Coronary angiography and angioplasty

All patients received aspirin (250–500 mg), clopidogrel (300–600 mg), and intravenous bolus of heparin (5000 U) before angiography. Diagnostic coronary angiography was performed using the radial or femoral approach. Coronary angioplasty was performed by standard techniques, and after conventional wire crossing, stent implantation of the infarct-related vessel was performed, preceded by balloon pre-dilatation if necessary. During the procedure, glycoprotein IIb/IIIa inhibitors, thrombectomy (export Medtronic), and intracoronary vasodilators (adenosine and verapamil) were used at the discretion of the interventional cardiologist. The angiographic TIMI flow grade was assessed according to previous studies,19 before and after angioplasty. Collateral grading was done according to Rentrop grading system.20 After the procedure, all the patients received medical therapy according to the current guidelines for STEMI.21

Non-invasive coronary flow reserve

Non-invasive CFR was performed as previously described, in the mid-distal part of the LAD,22,23 using intravenous adenosine infusion (140 µg/kg/min over 2 min), with the commercially available machine (Acuson, Sequoia 256, Mountain View, CA, USA, and Vivid E9 system, General Electrics). The artery was visualized by colour Doppler flow mapping guidance, with a velocity range defined from 12 to 19 cm/s. CFR was calculated as the ratio of hyperaemic to basal peak diastolic flow velocity. A no-reflow pattern of the baseline flow velocity was defined as previously described with a deceleration time of diastolic flow velocity ≤600 ms and/or systolic flow reversal.24 Blood flow velocity measurements were performed offline by an experienced investigator blinded to patient data, by contouring the spectral Doppler signals, using the integrated software package of the ultrasound system. Final values of flow velocity represented an average of three cardiac cycles. The inter- and intra-observer variabilities for CFR measurements in our experience have been previously reported (around 5 and 4%, respectively).22,23

Transthoracic Doppler echocardiography

Serial TDE measurements were performed during the same exam as the CFR evaluation,25 with the patient in the left lateral decubitus position. LV end-diastolic volume (EDV) and end-systolic volume (ESV), and left atrial volume were measured from the apical four- and two-chamber views, and LV ejection fraction (LVEF) was calculated from the modified biplane Simpson's rule. Wall motion score index (WMSI) was measured using the 16-segment model.26 Infarct zone wall motion score index (IZWMSI) was obtained using the nine segments assigned to the LAD territory.12 LV mass index was measured according to the ASE formula.27 Conventional Doppler parameters were also measured according to a standardized examination: early (E), and late (A), diastolic transmitral flow velocity, deceleration time of E (DTE), average of the septal and lateral annulus mitral early diastolic (Ea), late diastolic (Aa), and systolic (Sa) tissue velocity, and the ratio E/Ea. The pulmonary artery systolic pressure was calculated as previously described,28 adding right atrial pressure (from respiratory variation of inferior vena cava diameter). All echocardiograms were digitized online on optical discs for subsequent offline analysis by two other experienced observers blinded to patient data.
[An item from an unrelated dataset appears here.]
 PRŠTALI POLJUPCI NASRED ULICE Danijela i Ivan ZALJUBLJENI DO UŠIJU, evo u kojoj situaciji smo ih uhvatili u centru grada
Adverse LV remodelling was defined as an absolute increase in the ESV ≥15% at follow-up.


Continuous variables were expressed as mean ± SD and categorical variables as percentages. When a variable was not normally distributed, a logarithmic transformation was performed [troponin peak, creatine kinase peak, and N-terminal pro-brain natriuretic peptide (NT-proBNP)]. Unpaired or paired Student's t-test and the χ2 test (or Fisher's exact test or direct comparisons of proportions as appropriate) were performed to assess differences according to the variables tested. To assess the relationship between acute CFR and ESV, LVEF, at follow-up, and their change, biochemical markers, ECG ST-segment scores, linear and non-linear correlations were tested and the best fit was retained. A stepwise multiple logistic regression analysis was performed to identify the independent predictor(s) of LVR. A variable with P< 0.1 in the univariate analysis was included in the multivariate model. For the independent predictors of LVR in the multivariate analysis, optimal threshold values were identified via the receiver-operating characteristic (ROC) curve analysis. Intra- and inter-observer variabilities of LVEF and ESV were tested in a random sample of 15 patients. For LVEF, the variabilities were 4 ± 2 and 5 ± 2%, respectively. For ESV, the respective values were 5 ± 2 and 6 ± 2%, respectively.

Statistical analysis was performed using MedCalc for Windows, version (MedCal Software, Mariakerke, Belgium). A P-value <0.05 was considered as significant.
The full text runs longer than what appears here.